[OSM-newbies] newbies Digest, Vol 27, Issue 27
Mike Harris
mikh43 at googlemail.com
Mon May 25 14:48:45 BST 2009
Oh dear! High school trigonometry at my advanced age! I only hope that I
have understood the question correctly. If so, the short answer is yes.
The simplest approach is to take each of points A, B and C separately as the
solution for A does not require information about B or C.
As I understand the question, you know the positions of X and Y - and
therefore you know the distance between them - call it P - and the bearing
of Y from X - call it L. You also know the bearing of unknown point A from
point X - call it J - and the bearing of unknown point A from point Y - call
it K.
Consider the triangle XYA. You know that the distance XY = P. You know the
angle at X (the difference between the bearings from X of points A and Y) =
J+L. Based on the simple properties of parallel lines it should be clear
that the angle at A (the difference between the bearings of A from X and
from Y) = K-J. As a triangle's internal angles sum to 360 degrees, you know
that the angle at Y is 360-(J+L)-(K-J) = 360-K-L.
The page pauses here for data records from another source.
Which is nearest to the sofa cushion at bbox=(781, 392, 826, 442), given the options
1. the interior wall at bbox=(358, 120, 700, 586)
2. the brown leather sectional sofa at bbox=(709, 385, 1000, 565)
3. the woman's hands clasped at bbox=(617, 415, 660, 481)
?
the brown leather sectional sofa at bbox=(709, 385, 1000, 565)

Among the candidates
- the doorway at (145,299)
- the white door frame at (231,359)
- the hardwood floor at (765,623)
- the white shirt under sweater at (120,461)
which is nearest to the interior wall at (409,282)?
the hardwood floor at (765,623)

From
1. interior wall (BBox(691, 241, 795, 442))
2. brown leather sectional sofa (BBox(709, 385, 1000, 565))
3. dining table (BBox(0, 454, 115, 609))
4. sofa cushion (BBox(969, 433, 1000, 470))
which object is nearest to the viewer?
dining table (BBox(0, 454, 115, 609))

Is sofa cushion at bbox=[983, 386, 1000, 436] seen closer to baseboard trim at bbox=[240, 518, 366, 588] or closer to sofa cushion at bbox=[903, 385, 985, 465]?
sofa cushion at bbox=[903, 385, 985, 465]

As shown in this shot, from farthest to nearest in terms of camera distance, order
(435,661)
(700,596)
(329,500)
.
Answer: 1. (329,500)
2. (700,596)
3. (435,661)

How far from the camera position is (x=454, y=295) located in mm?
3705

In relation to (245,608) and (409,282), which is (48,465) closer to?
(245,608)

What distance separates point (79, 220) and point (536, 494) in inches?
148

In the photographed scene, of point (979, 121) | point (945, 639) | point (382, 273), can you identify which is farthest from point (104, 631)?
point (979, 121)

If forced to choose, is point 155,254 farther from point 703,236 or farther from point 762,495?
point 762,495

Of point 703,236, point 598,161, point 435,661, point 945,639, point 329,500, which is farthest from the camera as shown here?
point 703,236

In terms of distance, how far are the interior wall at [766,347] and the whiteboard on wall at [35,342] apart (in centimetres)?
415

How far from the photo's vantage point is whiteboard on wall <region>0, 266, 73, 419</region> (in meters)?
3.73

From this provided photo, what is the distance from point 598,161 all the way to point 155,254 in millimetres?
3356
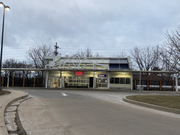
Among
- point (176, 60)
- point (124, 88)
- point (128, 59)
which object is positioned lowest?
point (124, 88)

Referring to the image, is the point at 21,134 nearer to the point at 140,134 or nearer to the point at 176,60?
the point at 140,134

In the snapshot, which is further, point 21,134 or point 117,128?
point 117,128

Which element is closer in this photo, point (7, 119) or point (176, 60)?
point (7, 119)

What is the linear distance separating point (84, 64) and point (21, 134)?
28.8 meters

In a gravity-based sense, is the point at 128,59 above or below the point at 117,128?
above

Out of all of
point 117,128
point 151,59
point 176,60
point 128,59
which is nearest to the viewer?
point 117,128

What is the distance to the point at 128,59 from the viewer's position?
33156mm

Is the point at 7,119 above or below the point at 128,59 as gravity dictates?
below

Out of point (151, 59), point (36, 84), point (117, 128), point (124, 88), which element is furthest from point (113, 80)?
point (117, 128)

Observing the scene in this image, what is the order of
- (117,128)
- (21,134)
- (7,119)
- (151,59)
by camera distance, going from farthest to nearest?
(151,59)
(7,119)
(117,128)
(21,134)

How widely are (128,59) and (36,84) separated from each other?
20.8 m

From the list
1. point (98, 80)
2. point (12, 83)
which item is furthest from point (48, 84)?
point (98, 80)

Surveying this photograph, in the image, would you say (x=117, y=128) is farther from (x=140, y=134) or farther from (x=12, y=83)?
(x=12, y=83)

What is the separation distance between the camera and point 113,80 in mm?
31734
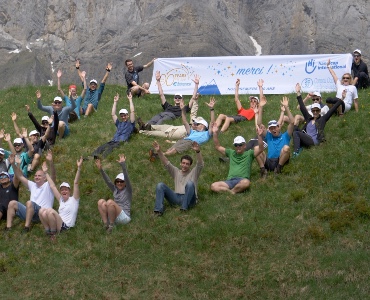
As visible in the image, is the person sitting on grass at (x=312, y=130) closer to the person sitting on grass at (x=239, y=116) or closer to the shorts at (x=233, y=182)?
the shorts at (x=233, y=182)

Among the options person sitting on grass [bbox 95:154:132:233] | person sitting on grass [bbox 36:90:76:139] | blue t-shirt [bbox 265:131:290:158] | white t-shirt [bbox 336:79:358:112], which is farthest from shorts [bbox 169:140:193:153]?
white t-shirt [bbox 336:79:358:112]

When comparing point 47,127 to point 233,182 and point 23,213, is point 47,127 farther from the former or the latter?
point 233,182

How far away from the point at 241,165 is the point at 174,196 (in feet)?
6.44

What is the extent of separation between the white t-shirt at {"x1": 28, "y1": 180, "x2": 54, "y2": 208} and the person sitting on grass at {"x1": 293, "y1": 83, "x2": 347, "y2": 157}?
6466 millimetres

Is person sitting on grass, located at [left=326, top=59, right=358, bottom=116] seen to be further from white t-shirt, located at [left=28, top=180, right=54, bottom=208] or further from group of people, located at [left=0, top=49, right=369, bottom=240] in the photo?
white t-shirt, located at [left=28, top=180, right=54, bottom=208]

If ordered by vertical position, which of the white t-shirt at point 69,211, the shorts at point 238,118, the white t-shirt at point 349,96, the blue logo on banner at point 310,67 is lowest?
the blue logo on banner at point 310,67

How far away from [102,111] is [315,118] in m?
9.20

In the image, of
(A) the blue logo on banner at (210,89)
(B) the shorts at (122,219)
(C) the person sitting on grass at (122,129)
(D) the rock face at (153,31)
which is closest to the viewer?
(B) the shorts at (122,219)

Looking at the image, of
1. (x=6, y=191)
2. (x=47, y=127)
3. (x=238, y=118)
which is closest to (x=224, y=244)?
(x=6, y=191)

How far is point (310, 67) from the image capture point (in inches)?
1133

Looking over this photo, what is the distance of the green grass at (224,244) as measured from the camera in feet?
52.9

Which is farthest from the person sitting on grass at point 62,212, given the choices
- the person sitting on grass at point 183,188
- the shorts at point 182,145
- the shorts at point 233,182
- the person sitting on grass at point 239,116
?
the person sitting on grass at point 239,116

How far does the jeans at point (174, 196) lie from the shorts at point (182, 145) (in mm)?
3875

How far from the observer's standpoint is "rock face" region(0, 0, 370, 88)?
9325 cm
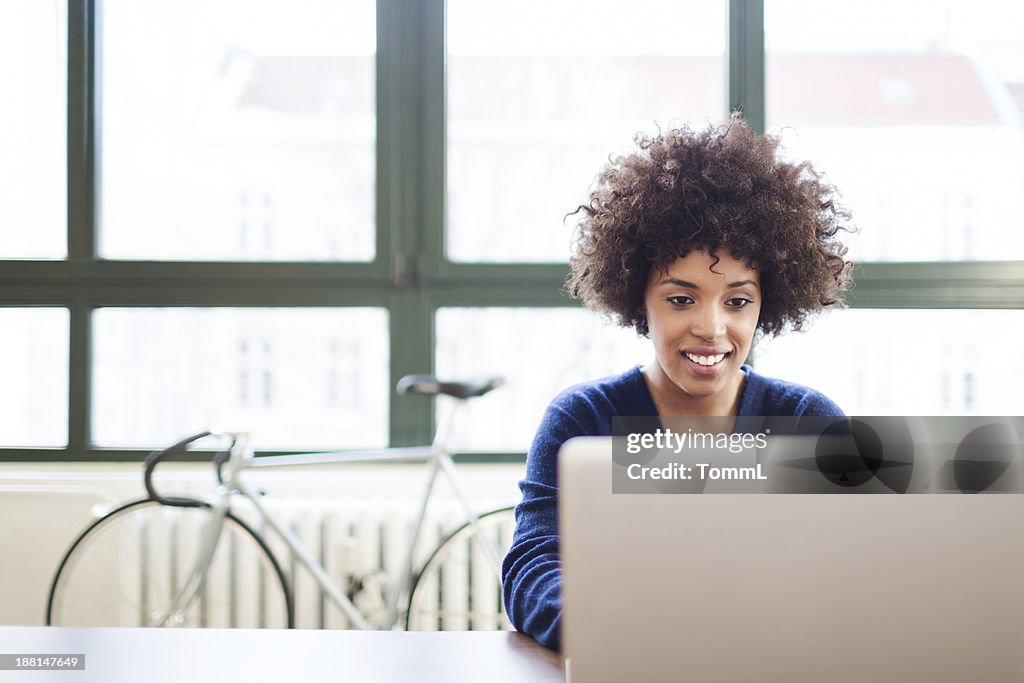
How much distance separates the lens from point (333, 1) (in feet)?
7.55

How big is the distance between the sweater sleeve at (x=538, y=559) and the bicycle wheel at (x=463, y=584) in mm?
983

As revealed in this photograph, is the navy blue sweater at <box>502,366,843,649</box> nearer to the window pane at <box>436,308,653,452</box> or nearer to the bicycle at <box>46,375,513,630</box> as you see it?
the bicycle at <box>46,375,513,630</box>

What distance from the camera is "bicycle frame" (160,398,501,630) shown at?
2000 millimetres

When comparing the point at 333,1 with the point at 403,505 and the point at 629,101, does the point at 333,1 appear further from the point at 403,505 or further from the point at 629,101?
the point at 403,505

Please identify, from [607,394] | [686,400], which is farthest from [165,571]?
[686,400]

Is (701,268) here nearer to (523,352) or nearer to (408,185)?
(523,352)

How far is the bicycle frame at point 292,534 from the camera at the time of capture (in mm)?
2000

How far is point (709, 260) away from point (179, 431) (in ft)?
5.79

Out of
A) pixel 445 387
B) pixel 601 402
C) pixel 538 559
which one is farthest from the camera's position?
pixel 445 387

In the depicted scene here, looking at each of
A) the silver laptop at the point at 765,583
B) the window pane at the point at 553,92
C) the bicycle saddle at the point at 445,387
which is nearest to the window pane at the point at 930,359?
the window pane at the point at 553,92

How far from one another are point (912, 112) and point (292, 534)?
6.90 feet

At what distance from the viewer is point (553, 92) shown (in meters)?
2.30

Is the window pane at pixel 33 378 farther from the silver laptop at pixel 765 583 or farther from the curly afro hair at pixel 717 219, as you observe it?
the silver laptop at pixel 765 583

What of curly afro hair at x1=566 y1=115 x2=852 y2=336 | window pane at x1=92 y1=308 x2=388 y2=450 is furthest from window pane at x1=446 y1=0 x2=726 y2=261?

Therefore in triangle XYA you know one side and two angles - so this
triangle is completely defined and can be solved. Solve it for the distance
XA - the distance from X to A. Call this distance Q. Then, applying the sine
rule:
P / sin (K-J) = Q / sin (360-K-L)
So Q = P * sin (360-K-L) / sin (K-J)
Now that you know Q, it is simple to calculate the distance of A north/south
from X ( = Q cos J) and the distance of A east/west from X ( = Q sin J).
Thus you have the northing and easting for point A.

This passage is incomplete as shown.